Der Steinbruch liegt am Südfuß des Großen Dörn-Berges etwa 1 km nordöstlich von Nieder-Werbe und ist als Naturdenkmal ausgewiesen.Er markiert die Küste des damaligen Zechstein-Meeres und zeigt eindrucksvoll, wie das Meer vor 270 Millionen Jahren an das Grundgebirge brandete.

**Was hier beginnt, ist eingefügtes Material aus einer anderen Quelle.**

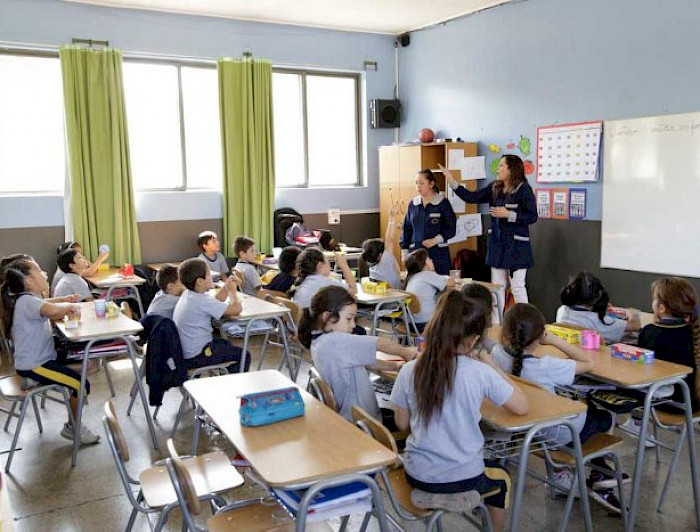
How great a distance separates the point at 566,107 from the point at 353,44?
311 cm

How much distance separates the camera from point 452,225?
251 inches

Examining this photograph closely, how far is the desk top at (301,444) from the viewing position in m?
1.88

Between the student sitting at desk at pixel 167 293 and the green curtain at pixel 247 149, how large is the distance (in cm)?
299

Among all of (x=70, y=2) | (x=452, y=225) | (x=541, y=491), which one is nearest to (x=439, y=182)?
(x=452, y=225)

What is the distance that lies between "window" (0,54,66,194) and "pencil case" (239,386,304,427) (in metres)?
5.50

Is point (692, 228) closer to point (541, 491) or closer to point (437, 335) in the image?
point (541, 491)

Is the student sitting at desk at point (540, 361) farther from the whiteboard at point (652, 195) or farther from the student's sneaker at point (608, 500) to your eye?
the whiteboard at point (652, 195)

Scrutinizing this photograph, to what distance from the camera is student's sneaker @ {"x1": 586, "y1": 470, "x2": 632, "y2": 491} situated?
3.06m

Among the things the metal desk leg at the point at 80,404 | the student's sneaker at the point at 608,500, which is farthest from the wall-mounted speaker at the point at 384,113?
the student's sneaker at the point at 608,500

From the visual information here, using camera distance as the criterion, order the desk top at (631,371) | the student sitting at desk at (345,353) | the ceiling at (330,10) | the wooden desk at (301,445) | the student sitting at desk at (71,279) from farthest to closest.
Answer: the ceiling at (330,10) → the student sitting at desk at (71,279) → the student sitting at desk at (345,353) → the desk top at (631,371) → the wooden desk at (301,445)

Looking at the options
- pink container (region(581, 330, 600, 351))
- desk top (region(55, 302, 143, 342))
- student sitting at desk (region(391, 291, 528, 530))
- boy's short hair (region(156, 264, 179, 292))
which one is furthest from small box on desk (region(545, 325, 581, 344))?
boy's short hair (region(156, 264, 179, 292))

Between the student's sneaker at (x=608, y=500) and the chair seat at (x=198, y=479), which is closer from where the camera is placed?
the chair seat at (x=198, y=479)

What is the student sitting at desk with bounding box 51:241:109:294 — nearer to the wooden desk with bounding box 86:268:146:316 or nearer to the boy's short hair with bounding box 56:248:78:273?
the wooden desk with bounding box 86:268:146:316

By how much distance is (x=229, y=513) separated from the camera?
221cm
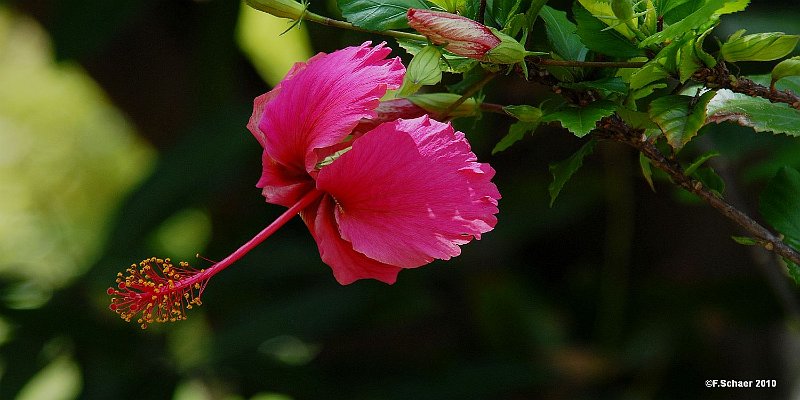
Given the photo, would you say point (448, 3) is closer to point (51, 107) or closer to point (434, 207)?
point (434, 207)

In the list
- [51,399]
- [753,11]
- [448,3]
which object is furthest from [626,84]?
[51,399]

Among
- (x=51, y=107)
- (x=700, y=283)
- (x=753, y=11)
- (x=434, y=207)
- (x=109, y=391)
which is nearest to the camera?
(x=434, y=207)

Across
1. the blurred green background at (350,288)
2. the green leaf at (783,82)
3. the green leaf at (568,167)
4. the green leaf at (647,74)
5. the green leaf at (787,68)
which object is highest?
the green leaf at (647,74)

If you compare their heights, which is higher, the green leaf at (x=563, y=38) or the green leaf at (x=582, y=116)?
the green leaf at (x=563, y=38)

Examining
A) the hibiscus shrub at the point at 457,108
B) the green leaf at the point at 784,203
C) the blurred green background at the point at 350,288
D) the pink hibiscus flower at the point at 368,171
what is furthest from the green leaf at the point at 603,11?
the blurred green background at the point at 350,288

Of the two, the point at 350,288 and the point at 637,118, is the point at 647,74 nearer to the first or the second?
the point at 637,118

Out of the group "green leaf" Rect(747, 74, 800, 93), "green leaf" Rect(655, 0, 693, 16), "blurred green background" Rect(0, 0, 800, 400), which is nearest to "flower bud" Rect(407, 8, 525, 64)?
"green leaf" Rect(655, 0, 693, 16)

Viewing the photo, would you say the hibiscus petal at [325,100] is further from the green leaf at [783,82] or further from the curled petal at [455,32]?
the green leaf at [783,82]
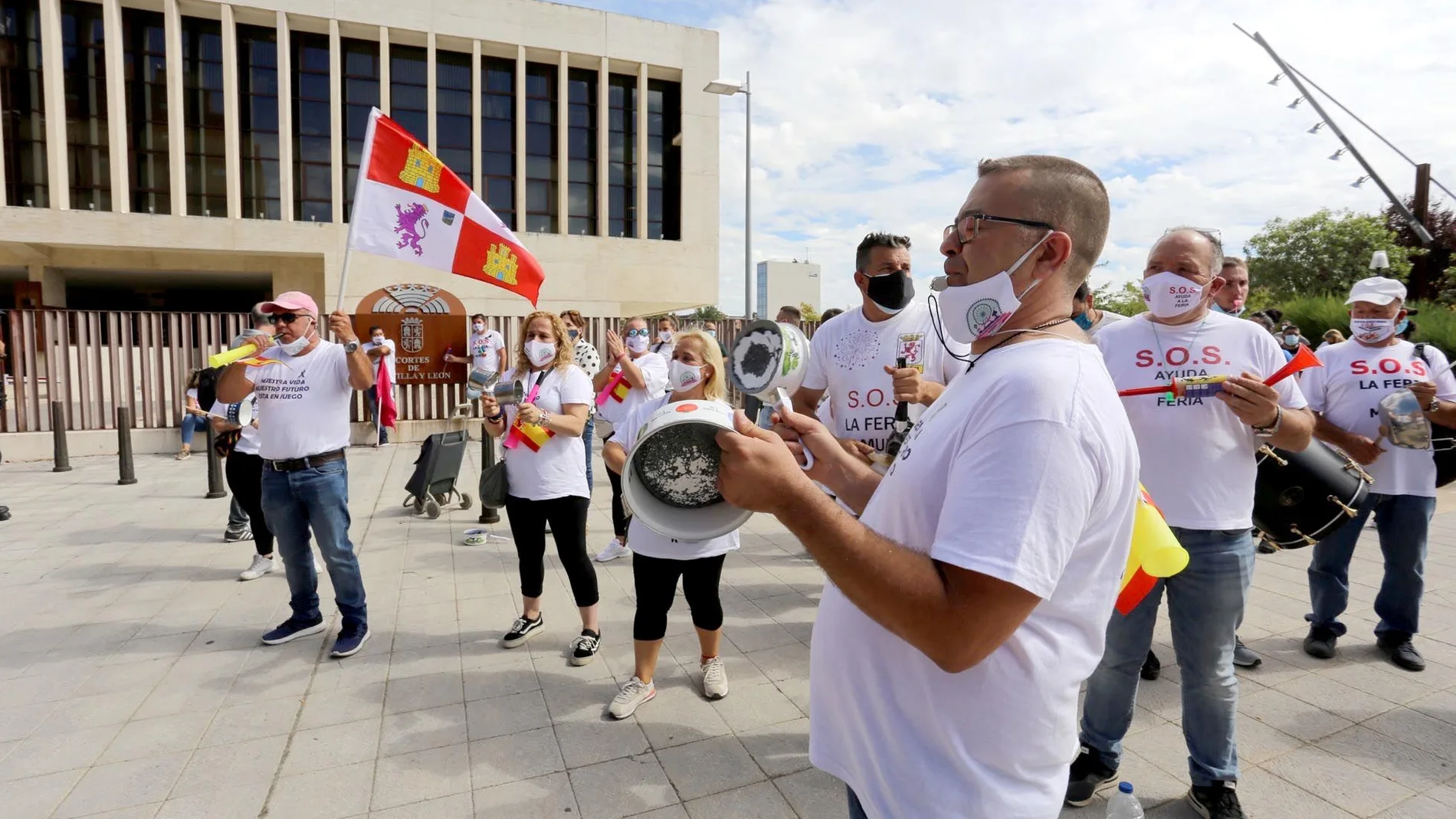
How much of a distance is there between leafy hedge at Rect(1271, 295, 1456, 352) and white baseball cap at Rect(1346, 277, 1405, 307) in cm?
888

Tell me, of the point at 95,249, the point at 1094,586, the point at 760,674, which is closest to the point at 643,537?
the point at 760,674

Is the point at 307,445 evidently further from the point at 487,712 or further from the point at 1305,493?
the point at 1305,493

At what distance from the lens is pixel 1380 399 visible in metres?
4.33

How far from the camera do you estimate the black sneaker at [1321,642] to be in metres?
4.37

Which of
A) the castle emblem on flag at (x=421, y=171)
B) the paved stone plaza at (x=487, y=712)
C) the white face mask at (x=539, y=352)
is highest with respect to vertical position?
the castle emblem on flag at (x=421, y=171)

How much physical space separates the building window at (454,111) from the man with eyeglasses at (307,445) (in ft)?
71.4

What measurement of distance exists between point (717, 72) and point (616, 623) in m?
25.6

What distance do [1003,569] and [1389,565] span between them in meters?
4.85

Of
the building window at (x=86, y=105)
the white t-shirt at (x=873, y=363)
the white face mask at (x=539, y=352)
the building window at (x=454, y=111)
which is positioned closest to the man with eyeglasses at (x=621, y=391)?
the white face mask at (x=539, y=352)

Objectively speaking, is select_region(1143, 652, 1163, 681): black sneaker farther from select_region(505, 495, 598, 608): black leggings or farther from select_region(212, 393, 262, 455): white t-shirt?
select_region(212, 393, 262, 455): white t-shirt

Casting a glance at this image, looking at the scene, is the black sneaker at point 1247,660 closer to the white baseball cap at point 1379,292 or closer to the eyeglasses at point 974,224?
the white baseball cap at point 1379,292

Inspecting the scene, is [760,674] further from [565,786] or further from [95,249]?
[95,249]

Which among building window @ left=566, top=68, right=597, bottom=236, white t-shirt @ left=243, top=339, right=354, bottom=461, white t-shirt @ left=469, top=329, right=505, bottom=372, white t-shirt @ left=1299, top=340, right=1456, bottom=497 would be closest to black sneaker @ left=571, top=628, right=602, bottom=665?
white t-shirt @ left=243, top=339, right=354, bottom=461

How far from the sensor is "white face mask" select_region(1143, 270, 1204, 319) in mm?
2977
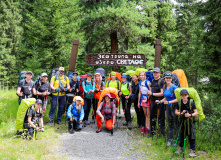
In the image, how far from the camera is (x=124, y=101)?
7414 millimetres

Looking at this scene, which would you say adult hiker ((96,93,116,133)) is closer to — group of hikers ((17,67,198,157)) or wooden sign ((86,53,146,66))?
group of hikers ((17,67,198,157))

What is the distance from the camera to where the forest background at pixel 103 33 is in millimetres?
10312

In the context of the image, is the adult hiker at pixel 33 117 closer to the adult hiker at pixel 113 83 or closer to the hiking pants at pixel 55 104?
the hiking pants at pixel 55 104

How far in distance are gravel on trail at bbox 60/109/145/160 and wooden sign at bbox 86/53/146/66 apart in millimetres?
2961

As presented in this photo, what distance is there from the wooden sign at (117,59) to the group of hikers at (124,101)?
100cm

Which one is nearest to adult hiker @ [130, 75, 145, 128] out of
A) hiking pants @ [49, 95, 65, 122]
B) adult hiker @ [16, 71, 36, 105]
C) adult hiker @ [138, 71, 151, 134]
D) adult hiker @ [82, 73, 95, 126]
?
adult hiker @ [138, 71, 151, 134]

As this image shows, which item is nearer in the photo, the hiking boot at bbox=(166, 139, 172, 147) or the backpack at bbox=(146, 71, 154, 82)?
the hiking boot at bbox=(166, 139, 172, 147)

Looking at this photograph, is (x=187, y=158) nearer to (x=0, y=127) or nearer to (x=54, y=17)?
(x=0, y=127)

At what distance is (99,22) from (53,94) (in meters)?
8.14

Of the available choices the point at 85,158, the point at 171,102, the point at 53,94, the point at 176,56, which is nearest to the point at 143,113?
the point at 171,102

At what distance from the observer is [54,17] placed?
35.4 ft

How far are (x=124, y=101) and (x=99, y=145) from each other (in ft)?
7.86

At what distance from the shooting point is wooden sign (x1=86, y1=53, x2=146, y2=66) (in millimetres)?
8047

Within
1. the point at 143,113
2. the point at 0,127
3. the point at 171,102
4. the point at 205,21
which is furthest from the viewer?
the point at 205,21
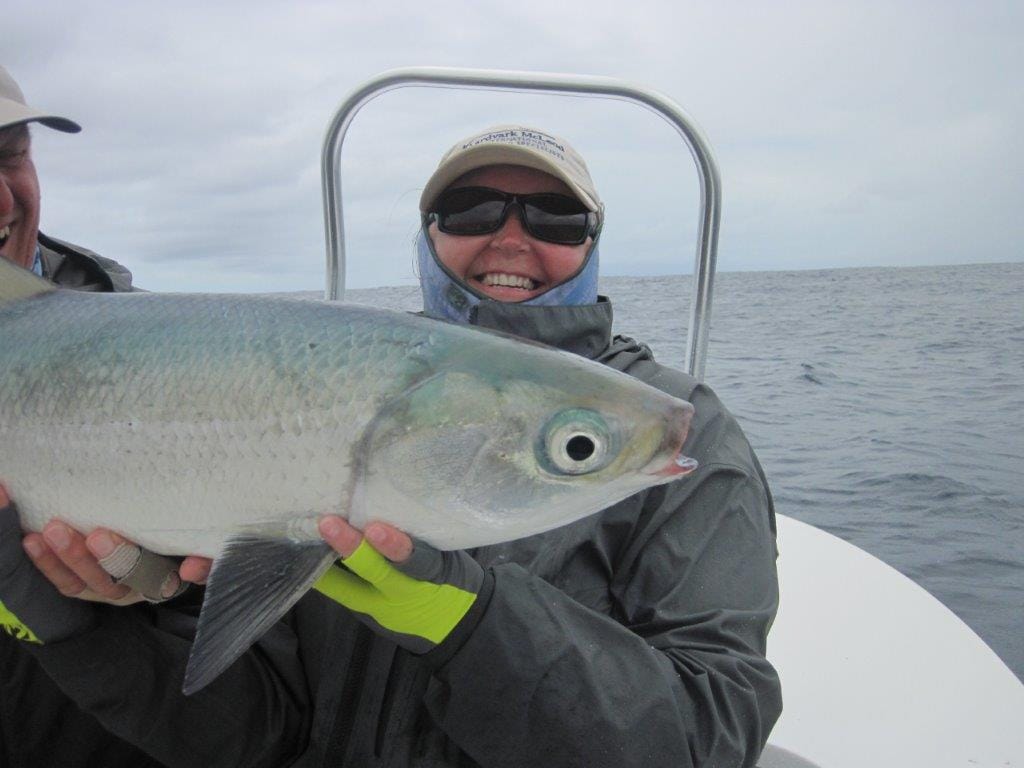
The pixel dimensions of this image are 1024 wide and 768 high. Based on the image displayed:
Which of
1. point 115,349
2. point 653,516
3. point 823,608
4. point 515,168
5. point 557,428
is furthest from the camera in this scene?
point 823,608

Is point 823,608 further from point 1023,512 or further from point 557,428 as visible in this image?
point 1023,512

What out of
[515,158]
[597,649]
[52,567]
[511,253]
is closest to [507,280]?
[511,253]

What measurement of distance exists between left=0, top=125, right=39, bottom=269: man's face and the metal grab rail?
4.05ft

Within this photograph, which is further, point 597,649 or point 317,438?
point 597,649

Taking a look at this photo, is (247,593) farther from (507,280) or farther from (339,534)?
(507,280)

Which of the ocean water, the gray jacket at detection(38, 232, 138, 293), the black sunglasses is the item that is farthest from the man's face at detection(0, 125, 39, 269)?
the ocean water

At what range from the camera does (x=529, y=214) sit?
3189mm

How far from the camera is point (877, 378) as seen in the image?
18.2m

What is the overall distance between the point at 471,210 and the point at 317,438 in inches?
62.4

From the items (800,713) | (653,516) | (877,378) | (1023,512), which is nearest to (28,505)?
(653,516)

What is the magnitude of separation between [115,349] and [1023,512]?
9.69 metres

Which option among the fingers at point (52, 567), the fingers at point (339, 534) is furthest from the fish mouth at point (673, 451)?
the fingers at point (52, 567)

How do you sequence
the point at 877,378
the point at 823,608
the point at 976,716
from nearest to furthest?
the point at 976,716 → the point at 823,608 → the point at 877,378

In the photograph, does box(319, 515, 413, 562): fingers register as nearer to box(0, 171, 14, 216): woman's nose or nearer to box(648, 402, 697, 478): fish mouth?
box(648, 402, 697, 478): fish mouth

Die Korbacher Bucht des marinen Zechsteins war ein 40 km langer, sich nach Nordosten öffnender Meeresarm mit Nebenbuchten, der sich im Oberperm zwischen Rheinischem Schiefergebirge im Nordwesten und der Waldecker Schwelle sowie dem Kellerwaldhoch im Südosten von Korbach bis nach Frankenberg erstreckte. Westlich der Korbacher Bucht drang das Zechsteinmeer nur geringweit in das heutige Schiefergebirge ein. Bei der Transgression der Hessischen Senke überflutete es das Relief eines flachwelligen Mittelgebirges mit Höhenunterschieden von mindestens 200 m.

Der Aufschluss am Großen Dörnberg zeigt die Küste des Zechsteinmeeres am Rand der einstigen Kellerwald-Insel. Die Zeit vor der Flutung durch das Zechsteinmeer wird durch eine Klippe aus Grauwacke markiert. Sie ist Teil des Grundgebirges, über das das Zechsteinmeer vor ungefähr 270 Millionen Jahren transgredierte. An der Basis des Aufschlusses ist eine Brandungsbreccie aus gebleichten Grauwackeblöcken erhalten. Darüber haben sich während der Meereszeit Kalksedimente (Dolomit) abgelagert. In der Brandung wurde der Abtragungsschutt aus Grauwacke des Unterkarbons gerundet. Später wurden die Gerölle vom Kalkstein gebleicht und zu einem Sedimentgestein verkittet. Im Kern zeigen sie noch die rötliche Färbung des Abtragungsschuttes.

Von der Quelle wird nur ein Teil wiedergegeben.